CONSIGNE:
Poursuivez l’essai sur l’idéalisme et l’anti-ostracisme à la suite de sa dernière phrase, dans le même registre.

EXTRAIT SOURCE:
=-=-=

La société est malade de l’anti-ostracisme

Abstract: La société est malade de l’anti-ostracisme autant que de l’ostracisme, celui-ci devant être vu comme une défense pour ceux qui n’ont pas les moyens d’étendre davantage leurs cercles sociaux. Détruire ces défenses les leur fait rebâtir aussitôt, et s’y jucher avec encore plus de hargne qu’auparavant. Nous devons arrêter d’utiliser l’idéalisme comme impérialisme, quelle que soit la beauté de l’idéal, car il s’agit d’un repère et non d’un objectif atteignable. L’idéal fanatisé est ce qui a pourri la réputation du wokisme. L’idéal se moque du vécu. Même universel il appartient toujours à un cercle particulier, qui veut gommer les autres, effaçant nos racines identitaires. L’anti-ostracisme est anti-identitaire, tandis que c’est le non-ostracisme qui permet à notre identité de s’élargir.

L’idéalisme est un impérialisme

L’idéalisme est le plus absolu des impérialismes, celui qui ne souffre aucun compromis. Il n’existe que dans le cerveau humain, schéma neural éphémère qui se cherche dans la réalité et désespère de ne pas s’y trouver. Pourquoi se maintient-il dans ce cas ? L’évolution n’aurait-elle pas du l’envoyer définitivement dans la poubelle des échecs conceptuels ? C’est bien ce qui survient quand l’idéal sert de guide aux organisations sociales trop radicales. Elles échouent et l’idéal est moqué.

Mais il ressurgit rapidement à la génération suivante, qui n’en a pas fait l’expérience dans ses tripes, qui lit l’Histoire d’un oeil peu intéressé, qui se sait forcément meilleure que ses aïeux ! L’idéal a cette séduction permanente de proposer une solution finale, totalitaire, à un problème durable et gênant, insoluble jusque là. Tout compromis ne ferait pas disparaître le problème. Le monde est une suite de conflits intriqués et l’esprit peine à les gérer ensembles. Il pense réduire la difficulté en résolvant définitivement certains d’entre eux. Illusion bien sûr, car aucun n’est indépendant des autres. Mais l’idéaliste est un orgueil hypertrophié, persuadé de pouvoir amener le réel à épouser entièrement son monde intérieur, davantage encore quand il s’est persuadé de la pureté de ses intentions.

L’idéal durci à la flemme

Cet idéaliste exalté est épaulé par le faux idéaliste, le flemmard, celui qui voit dans l’idéal un moyen facile de résoudre les problèmes. Avec l’idéal, pas besoin de réfléchir, on repose son esprit, on oppose l’idéal aux incessants contempteurs, la vie est plus paisible. L’idéal a ses zélotes et ses soutiens négligents, ce qui rassemble déjà beaucoup de monde et conforte sa longévité. S’ajoutent à eux les esprits légers et papillonnants fascinés par les promesses attachées à l’idéal, et alors nous avons une très large majorité de la population pour l’embrasser. Ceux qui se fatiguent à penser la complexité des problèmes sont inaudibles et guère récompensés.

=-=-=

ENREGISTREMENTS FOURNIS:
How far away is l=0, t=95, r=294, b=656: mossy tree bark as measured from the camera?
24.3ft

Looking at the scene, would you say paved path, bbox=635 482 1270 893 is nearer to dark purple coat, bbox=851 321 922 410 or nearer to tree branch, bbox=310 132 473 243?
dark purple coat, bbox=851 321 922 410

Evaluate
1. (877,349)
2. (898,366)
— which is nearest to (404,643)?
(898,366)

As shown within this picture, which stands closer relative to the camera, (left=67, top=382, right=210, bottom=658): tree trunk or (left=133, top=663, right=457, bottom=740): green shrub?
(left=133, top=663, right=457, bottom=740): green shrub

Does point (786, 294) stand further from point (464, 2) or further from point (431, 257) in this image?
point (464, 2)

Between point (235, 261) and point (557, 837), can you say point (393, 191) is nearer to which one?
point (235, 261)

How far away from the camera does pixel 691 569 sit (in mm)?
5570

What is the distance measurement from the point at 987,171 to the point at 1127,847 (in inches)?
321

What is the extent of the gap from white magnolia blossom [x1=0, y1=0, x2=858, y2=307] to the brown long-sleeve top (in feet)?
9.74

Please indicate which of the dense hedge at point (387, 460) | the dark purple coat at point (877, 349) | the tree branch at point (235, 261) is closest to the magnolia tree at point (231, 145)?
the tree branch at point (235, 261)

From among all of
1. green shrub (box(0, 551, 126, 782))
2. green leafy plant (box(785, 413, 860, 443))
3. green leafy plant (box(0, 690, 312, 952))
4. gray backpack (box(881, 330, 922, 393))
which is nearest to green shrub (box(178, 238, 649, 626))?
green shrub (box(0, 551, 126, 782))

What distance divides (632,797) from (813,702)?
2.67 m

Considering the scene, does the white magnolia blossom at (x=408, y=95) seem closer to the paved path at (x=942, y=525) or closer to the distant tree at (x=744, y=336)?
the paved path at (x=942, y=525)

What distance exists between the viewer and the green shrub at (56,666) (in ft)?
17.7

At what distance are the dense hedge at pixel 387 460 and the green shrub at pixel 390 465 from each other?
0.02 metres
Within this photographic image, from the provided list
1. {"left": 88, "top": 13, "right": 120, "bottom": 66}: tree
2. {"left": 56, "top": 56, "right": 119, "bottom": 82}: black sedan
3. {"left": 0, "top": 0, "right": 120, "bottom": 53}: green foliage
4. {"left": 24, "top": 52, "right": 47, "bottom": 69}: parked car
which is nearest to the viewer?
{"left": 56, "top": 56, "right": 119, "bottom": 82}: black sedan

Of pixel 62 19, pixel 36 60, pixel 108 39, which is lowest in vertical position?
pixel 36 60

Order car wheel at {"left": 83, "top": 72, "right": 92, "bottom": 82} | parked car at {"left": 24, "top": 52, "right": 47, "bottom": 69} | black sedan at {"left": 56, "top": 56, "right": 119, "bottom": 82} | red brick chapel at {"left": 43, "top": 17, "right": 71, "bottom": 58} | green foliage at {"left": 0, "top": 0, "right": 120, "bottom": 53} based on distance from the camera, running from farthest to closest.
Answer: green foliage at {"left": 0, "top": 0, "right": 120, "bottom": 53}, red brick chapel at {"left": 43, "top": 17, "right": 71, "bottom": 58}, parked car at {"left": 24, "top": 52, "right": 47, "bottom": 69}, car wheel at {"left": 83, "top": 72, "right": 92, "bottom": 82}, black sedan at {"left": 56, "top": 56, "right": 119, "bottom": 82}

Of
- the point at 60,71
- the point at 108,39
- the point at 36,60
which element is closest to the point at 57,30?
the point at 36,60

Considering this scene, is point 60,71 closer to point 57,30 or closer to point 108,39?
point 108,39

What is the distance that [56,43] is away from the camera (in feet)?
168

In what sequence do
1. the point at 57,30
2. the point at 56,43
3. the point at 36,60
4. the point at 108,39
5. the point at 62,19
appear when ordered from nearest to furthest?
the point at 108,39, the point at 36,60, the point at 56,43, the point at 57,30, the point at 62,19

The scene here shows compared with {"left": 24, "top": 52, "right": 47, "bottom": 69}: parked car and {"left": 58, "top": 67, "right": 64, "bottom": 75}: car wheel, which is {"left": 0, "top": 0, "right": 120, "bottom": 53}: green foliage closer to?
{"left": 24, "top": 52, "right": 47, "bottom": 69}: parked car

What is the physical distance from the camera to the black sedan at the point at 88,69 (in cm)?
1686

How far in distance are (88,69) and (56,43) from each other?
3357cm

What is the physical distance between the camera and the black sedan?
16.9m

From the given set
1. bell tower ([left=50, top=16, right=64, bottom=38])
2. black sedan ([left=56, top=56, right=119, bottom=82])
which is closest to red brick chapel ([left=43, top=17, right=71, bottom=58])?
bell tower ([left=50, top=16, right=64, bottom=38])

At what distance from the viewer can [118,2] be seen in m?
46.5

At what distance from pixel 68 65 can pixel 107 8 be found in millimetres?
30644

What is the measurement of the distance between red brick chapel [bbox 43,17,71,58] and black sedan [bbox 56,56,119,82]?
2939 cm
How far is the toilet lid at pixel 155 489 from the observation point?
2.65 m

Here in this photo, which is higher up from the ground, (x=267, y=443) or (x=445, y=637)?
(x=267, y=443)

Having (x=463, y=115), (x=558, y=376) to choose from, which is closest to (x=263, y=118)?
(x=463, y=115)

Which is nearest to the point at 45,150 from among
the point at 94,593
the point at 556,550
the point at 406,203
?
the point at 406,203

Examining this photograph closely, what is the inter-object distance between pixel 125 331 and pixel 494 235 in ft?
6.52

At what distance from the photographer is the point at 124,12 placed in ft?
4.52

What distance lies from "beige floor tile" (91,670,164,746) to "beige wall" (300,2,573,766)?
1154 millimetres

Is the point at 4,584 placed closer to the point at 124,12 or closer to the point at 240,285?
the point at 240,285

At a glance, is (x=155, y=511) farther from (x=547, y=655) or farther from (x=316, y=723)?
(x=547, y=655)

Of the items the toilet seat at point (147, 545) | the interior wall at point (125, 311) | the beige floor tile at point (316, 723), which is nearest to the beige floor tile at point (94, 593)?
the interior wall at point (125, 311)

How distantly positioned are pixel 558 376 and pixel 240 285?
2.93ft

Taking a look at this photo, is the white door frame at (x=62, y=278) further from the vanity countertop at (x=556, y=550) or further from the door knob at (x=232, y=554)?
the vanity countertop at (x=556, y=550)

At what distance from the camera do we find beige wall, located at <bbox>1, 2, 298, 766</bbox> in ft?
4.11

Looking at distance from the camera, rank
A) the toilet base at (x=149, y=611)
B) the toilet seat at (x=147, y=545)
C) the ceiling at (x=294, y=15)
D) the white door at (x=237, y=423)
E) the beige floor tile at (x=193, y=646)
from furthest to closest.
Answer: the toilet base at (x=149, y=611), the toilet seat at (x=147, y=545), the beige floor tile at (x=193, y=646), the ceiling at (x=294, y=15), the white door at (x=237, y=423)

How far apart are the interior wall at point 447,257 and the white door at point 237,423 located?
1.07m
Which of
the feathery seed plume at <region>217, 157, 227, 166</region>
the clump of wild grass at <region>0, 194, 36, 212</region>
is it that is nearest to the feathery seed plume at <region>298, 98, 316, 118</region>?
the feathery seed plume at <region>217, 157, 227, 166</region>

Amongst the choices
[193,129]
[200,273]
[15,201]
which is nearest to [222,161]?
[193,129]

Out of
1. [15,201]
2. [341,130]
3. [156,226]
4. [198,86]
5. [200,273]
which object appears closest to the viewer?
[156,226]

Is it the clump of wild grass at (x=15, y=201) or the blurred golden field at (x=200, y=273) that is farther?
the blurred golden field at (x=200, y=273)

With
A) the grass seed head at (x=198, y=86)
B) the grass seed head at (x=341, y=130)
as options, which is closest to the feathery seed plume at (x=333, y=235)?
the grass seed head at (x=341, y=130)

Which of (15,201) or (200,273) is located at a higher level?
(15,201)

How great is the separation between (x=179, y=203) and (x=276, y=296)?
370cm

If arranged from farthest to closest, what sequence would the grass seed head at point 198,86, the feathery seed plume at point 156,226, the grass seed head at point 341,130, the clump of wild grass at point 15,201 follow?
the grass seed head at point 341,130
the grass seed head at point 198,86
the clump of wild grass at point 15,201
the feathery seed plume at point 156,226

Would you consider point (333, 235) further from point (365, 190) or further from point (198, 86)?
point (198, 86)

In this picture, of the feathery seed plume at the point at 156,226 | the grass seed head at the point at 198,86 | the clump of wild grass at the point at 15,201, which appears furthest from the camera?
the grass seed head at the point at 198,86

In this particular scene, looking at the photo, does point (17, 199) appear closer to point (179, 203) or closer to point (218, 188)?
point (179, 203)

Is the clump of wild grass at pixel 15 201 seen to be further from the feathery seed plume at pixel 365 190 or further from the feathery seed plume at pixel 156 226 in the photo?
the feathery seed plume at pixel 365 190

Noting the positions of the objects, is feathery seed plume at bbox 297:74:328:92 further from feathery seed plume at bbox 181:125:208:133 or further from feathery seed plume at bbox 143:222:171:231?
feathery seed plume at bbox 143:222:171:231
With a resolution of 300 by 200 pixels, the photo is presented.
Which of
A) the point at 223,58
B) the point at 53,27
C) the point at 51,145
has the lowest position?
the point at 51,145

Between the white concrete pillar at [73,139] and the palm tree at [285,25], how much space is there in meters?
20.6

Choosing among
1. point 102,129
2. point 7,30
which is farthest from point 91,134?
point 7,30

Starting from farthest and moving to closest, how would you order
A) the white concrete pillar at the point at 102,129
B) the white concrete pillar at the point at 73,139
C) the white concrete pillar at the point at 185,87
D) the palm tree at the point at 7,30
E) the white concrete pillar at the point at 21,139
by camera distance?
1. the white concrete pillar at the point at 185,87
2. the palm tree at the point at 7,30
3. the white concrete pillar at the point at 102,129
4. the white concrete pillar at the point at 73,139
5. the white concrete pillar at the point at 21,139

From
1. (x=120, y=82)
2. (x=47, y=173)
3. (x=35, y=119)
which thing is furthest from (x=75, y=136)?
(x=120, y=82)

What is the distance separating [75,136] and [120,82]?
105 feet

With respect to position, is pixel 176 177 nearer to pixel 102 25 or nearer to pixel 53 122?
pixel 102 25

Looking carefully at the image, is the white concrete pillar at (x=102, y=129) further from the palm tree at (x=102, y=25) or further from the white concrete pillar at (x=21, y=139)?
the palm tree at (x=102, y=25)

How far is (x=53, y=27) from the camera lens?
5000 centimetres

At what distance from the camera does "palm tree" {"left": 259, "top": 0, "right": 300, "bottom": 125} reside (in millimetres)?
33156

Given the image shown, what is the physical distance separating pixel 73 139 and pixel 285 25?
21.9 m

=-=-=

RÉSULTAT ATTENDU:
Dans cet article je vais donc gentiment étrangler un idéalisme que l’on entend bien trop, celui qui a pourri la réputation du wokisme, qui gêne la recherche de solutions consensuelles à nos grands problèmes de société. Car cet idéalisme est lui-même en train d’étrangler nos aspirations les plus intimes et spontanées alors qu’il est simplement un repère pour les organiser ensemble. Sa faculté la plus sournoise est de se faire passer pour un “principe naturel” quand il est seulement la vision de quelques militants et n’a rien à voir avec l’ontologie du réel.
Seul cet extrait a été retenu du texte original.